One of the very muddled thoughts I have in my head, along with Goodhart's Law and AIs which blissfully attempt to convert the universe into paperclips, is that having a single function maximized as a goal seems to give rise to these bizarre scenarios if you begin to scan for their existence.

I have started to think that you need at least two functions, in tension, to help forestall this kind of runaway behavior.


Even "two functions, in tension" still assumes that you can capture values as functions at all. But the reason ethics and morality are hard in the first place is that there are no such functions. We humans have multiple incommensurable, and sometimes incompatible, values that we can't capture with numbers. That means it's not even a matter of not being able to compute the "right" answer; it's that the very concept of there being a single "right" answer doesn't seem to work.


I think that's what it will approach in the limit, yes, if you are talking about humans. For AIs, I think it will be somewhat less so, and that it would be preferable for the sake of predictability.


> a situation that doesn't follow at all from utilitarianism

Except that it does according to many utilitarians. That's why it has been a topic of discussion for so long.

> you're imagining dividing happiness among more people, but imagining them all with the same amount of suffering

No. "Utility" includes both positive (happiness) and negative (suffering) contributions. The "utility" numbers that are quoted in the argument are the net utility numbers after all happiness and all suffering have been included.

> You're picturing a drudging life where people work all day and have barely any source of happiness.

Or a life with a lot of happiness but also a lot of suffering, so the net utility is close to zero, because the suffering almost cancels out the happiness. (This is one of the key areas where many if not most people's moral intuitions. including mine, do not match up with utilitarianism: happiness and suffering aren't mere numbers and you can't just blithely have them cancel each other that way.)

> if you can magically divide up some total amount of happiness, why not the same with suffering?

Nothing in the argument contradicts this. The argument is not assuming a specific scenario; it is considering all possible scenarios and finding comparisons between them that follow from utilitiarianism, but do not match up with most people's moral intuitions. It is no answer to the argument to point out that there are other comparisons that don't suffer from this problem; utilitarianism claims to be a universal theory of morality and ethics, so if any possible scenario is a problem for it, then it has a problem.

> you're ignoring the fact that people can create happiness for others

But "can" isn't the same as "will". The repugnant conclusion takes into account the possibility that adding more people might not have this consequence. The whole point is that utilitarianism (or more precisely the Total Utility version of utilitarianism, which is the most common version) says that a world with more people is better even if the happiness per person goes down, possibly way down (depending on how many more people you add), which is not what most people's moral intuitions say.

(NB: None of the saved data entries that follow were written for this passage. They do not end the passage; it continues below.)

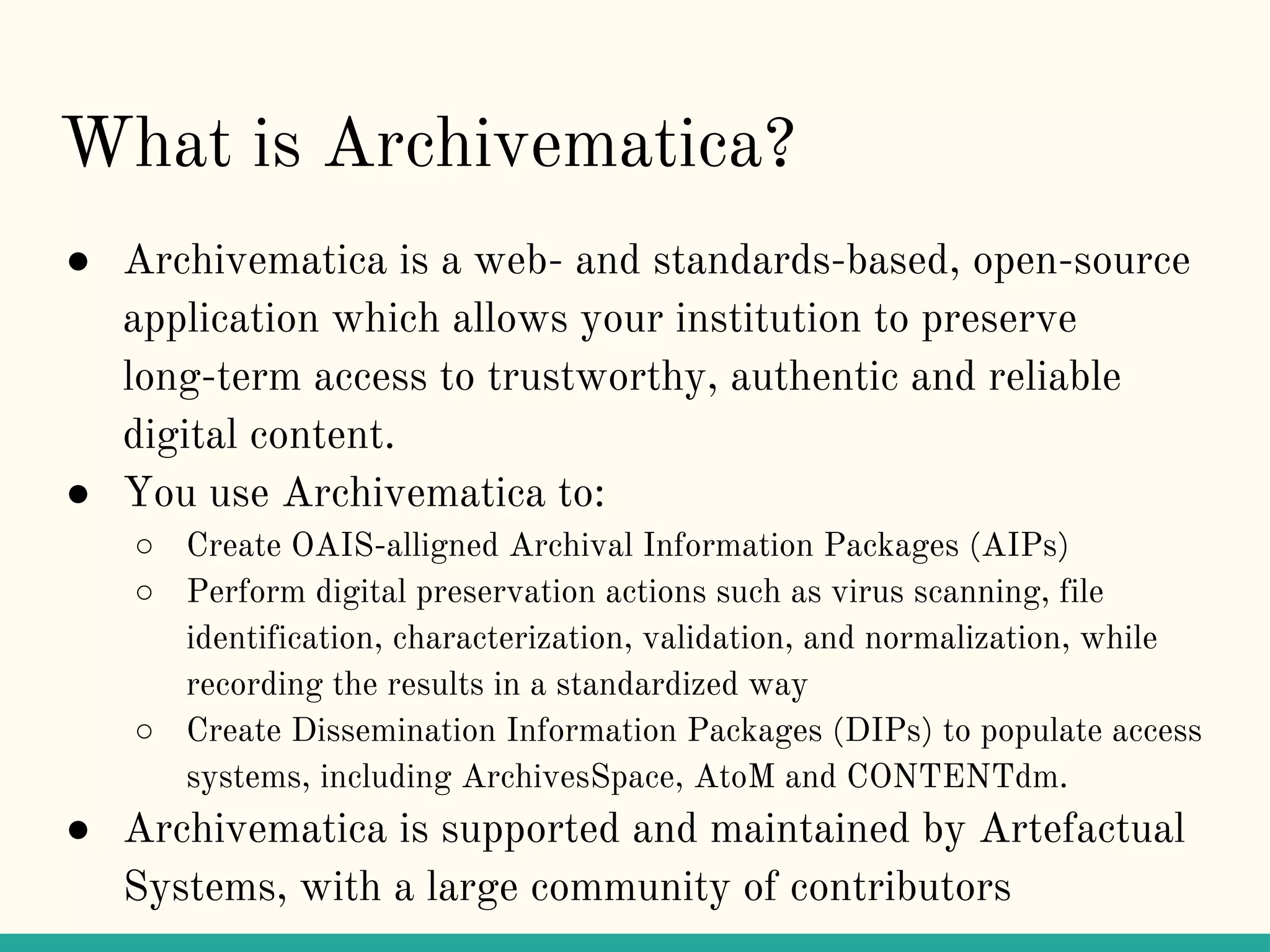 What is Archivematica?

● Archivematica is a web- and standards-based, open-source application which allows your institution to preserve long-term access to trustworthy, authentic and reliable digital content.
● You use Archivematica to:
  ○ Create OAIS-alligned Archival Information Packages (AIPs)
  ○ Perform digital preservation actions such as virus scanning, file identification, characterization, validation, and normalization, while recording the results in a standardized way
  ○ Create Dissemination Information Packages (DIPs) to populate access systems, including ArchivesSpace, AtoM and CONTENTdm.
● Archivematica is supported and maintained by Artefactual Systems, with a large community of contributors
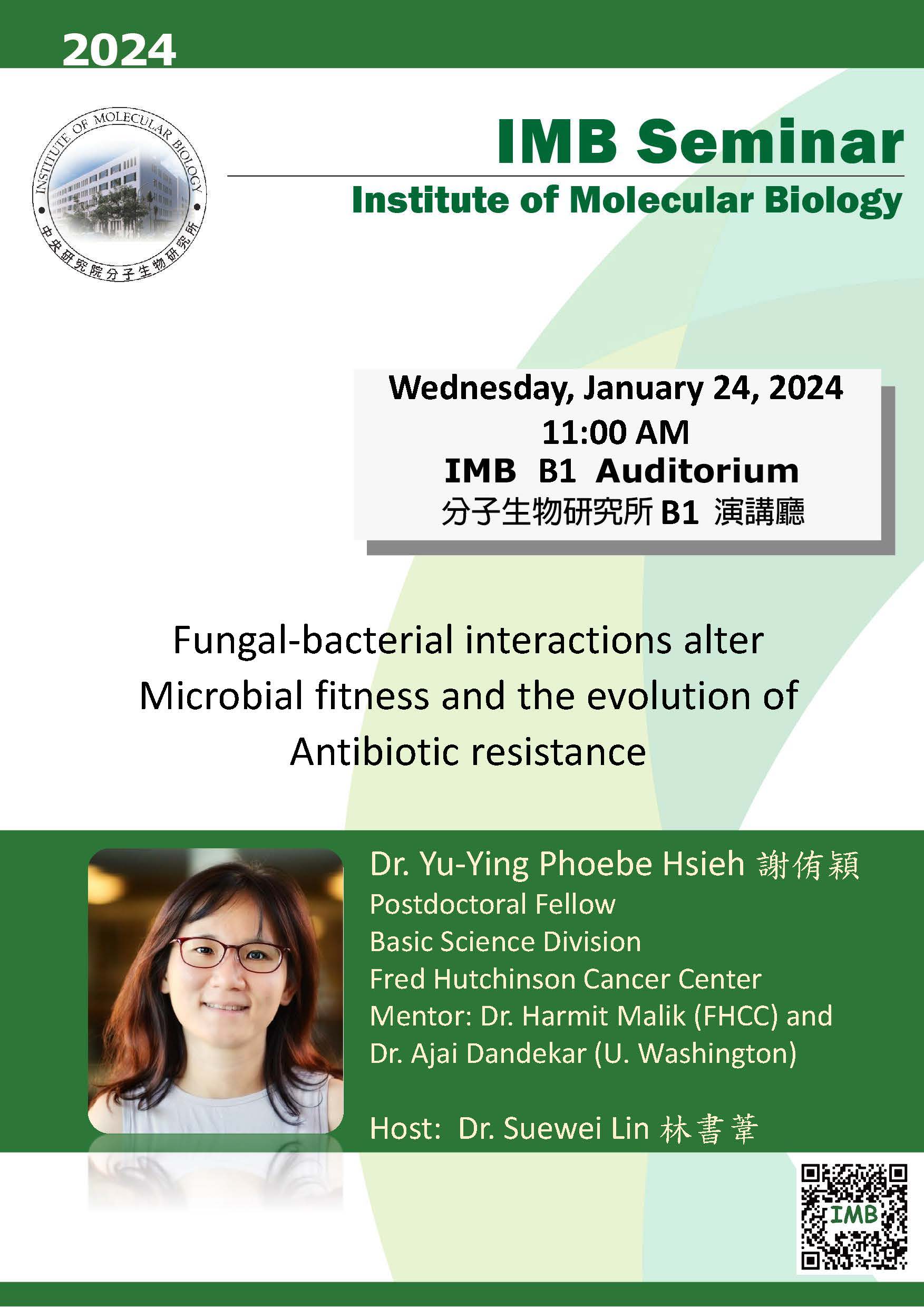 2024

INSTITUTE OF MOLECULAR BIOLOGY
中央研究院分子生物研究所

IMB Seminar
Institute of Molecular Biology

Wednesday, January 24, 2024
11:00 AM
IMB B1 Auditorium
分子生物研究所 B1 演講廳

Fungal-bacterial interactions alter Microbial fitness and the evolution of Antibiotic resistance

Dr. Yu-Ying Phoebe Hsieh 謝侑穎
Postdoctoral Fellow
Basic Science Division
Fred Hutchinson Cancer Center
Mentor: Dr. Harmit Malik (FHCC) and Dr. Ajai Dandekar (U. Washington)

Host: Dr. Suewei Lin 林書葦

IMB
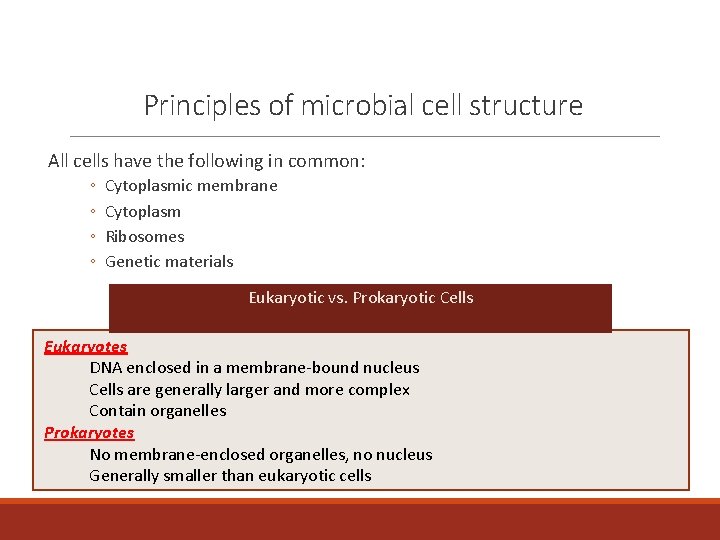 Principles of microbial cell structure

All cells have the following in common:
◦ Cytoplasmic membrane
◦ Cytoplasm
◦ Ribosomes
◦ Genetic materials

Eukaryotic vs. Prokaryotic Cells

Eukaryotes
DNA enclosed in a membrane-bound nucleus
Cells are generally larger and more complex
Contain organelles
Prokaryotes
No membrane-enclosed organelles, no nucleus
Generally smaller than eukaryotic cells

> It's crazy to think the total amount of happiness to distribute is independent of the world population.

The argument never makes this assumption. You are attacking a straw man. Indeed, in the comparisons cited in the argument, the worlds with more people have more total happiness--just less happiness per person.


Thank you for this! I have very similar thoughts. Felt like I was going crazy each time I saw these types of conversations sparked by mention of the "repugnant" conclusion...


Here's a simpler way to phrase the problem.

The current world population is about 8 billion.

By this argument, and also by your argument, it should actually be 999 billion. Or a number even higher than that.

The conclusion boils down to:

1. Find maximum population number earth can support.

2. Hit that number.

I do think that, when put this way, it seems simplistic.


To be fair, boiling something down to a simple statement does indeed tend to produce simplistic statements


Here's an even simpler way to phrase the problem.

The current world population is about 8 billion.

By my argument it should be 2 billion.

Your argument is therefore rather foolish.